* **Textabschnitt**
Am 15. Januar 2008 gab Nokia die Absicht zur Schließung des Werkes in Bochum bekannt: aus Wettbewerbsgründen solle die Produktion nach Rumänien verlegt werden. Als Gründe wurden vom Unternehmen die Lohnkosten und ein generell hohes Kostenniveau genannt. Das Nokia-Werk Cluj nahm später in Jucu im Kreis Cluj ein neues Werk in Betrieb; welches Anfang 2012 wieder geschlossen wurde.[7]

Die Löhne machen nach Angaben von Nokia etwa fünf Prozent der Herstellungskosten eines Mobiltelefons aus und seien zehnmal höher als in Rumänien. So werden laut Nokia-Chef Olli-Pekka Kallasvuo in Bochum nur etwa sechs Prozent der Nokia-Handys produziert, während dem gegenüber rund 23 Prozent der gesamten direkten Lohnkosten in den Fabriken in Bochum anfielen.[8]

Nokia beschäftigte in Bochum etwa 2.300 festangestellte Mitarbeiter, von denen etwa 2.000 arbeitslos wurden, und etwa 800 Leiharbeiter. Von der Werksschließung waren auch andere Unternehmen betroffen, wie zum Beispiel der Transportdienstleister DHL[9] sowie Zuliefererbetriebe.[10][5] Die Arbeitsbedingungen im Werk waren sehr flexibel, Überstunden und Wochenendarbeit sowie Arbeit an Feiertagen waren selbstverständlich, ebenso ein Kürzertreten bei Mangel an Aufträgen. Die Mitteilung kam für die Mitarbeiter überraschend.

* **Quellenmaterial**
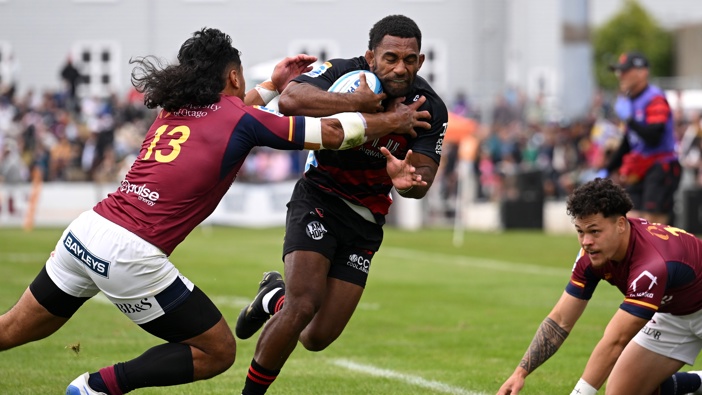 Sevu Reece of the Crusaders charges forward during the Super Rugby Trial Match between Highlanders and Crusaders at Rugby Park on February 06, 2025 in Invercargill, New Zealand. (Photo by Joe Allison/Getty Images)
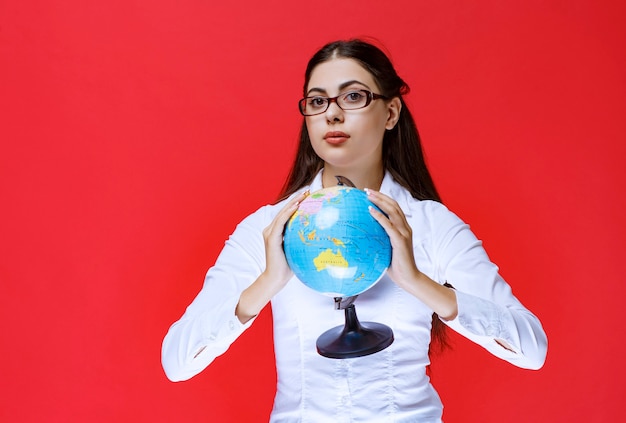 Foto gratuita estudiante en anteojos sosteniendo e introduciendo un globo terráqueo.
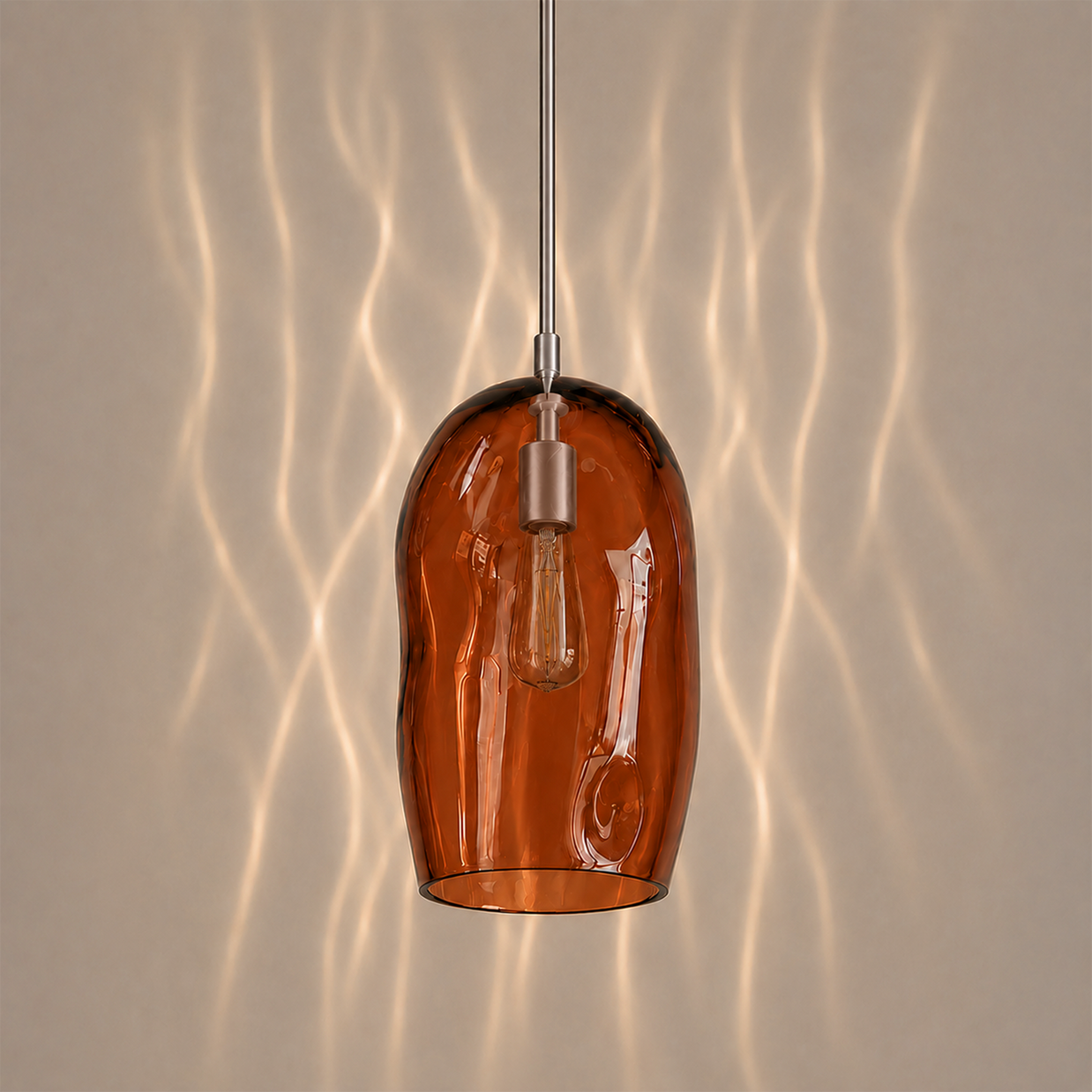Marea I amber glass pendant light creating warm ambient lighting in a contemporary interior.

* **Was gebraucht wird**
Schreib den Text über die Schließung des Nokia-Werks in Bochum zwischen „Die Löhne machen“ und „die Mitarbeiter überraschend.“ einschließlich noch einmal ab und tausche dabei „Lohnkosten“ gegen „Personalkosten“ aus.

* **Antwort zur Aufgabe**
Die Löhne machen nach Angaben von Nokia etwa fünf Prozent der Herstellungskosten eines Mobiltelefons aus und seien zehnmal höher als in Rumänien. So werden laut Nokia-Chef Olli-Pekka Kallasvuo in Bochum nur etwa sechs Prozent der Nokia-Handys produziert, während dem gegenüber rund 23 Prozent der gesamten direkten Personalkosten in den Fabriken in Bochum anfielen.[8]

Nokia beschäftigte in Bochum etwa 2.300 festangestellte Mitarbeiter, von denen etwa 2.000 arbeitslos wurden, und etwa 800 Leiharbeiter. Von der Werksschließung waren auch andere Unternehmen betroffen, wie zum Beispiel der Transportdienstleister DHL[9] sowie Zuliefererbetriebe.[10][5] Die Arbeitsbedingungen im Werk waren sehr flexibel, Überstunden und Wochenendarbeit sowie Arbeit an Feiertagen waren selbstverständlich, ebenso ein Kürzertreten bei Mangel an Aufträgen. Die Mitteilung kam für die Mitarbeiter überraschend.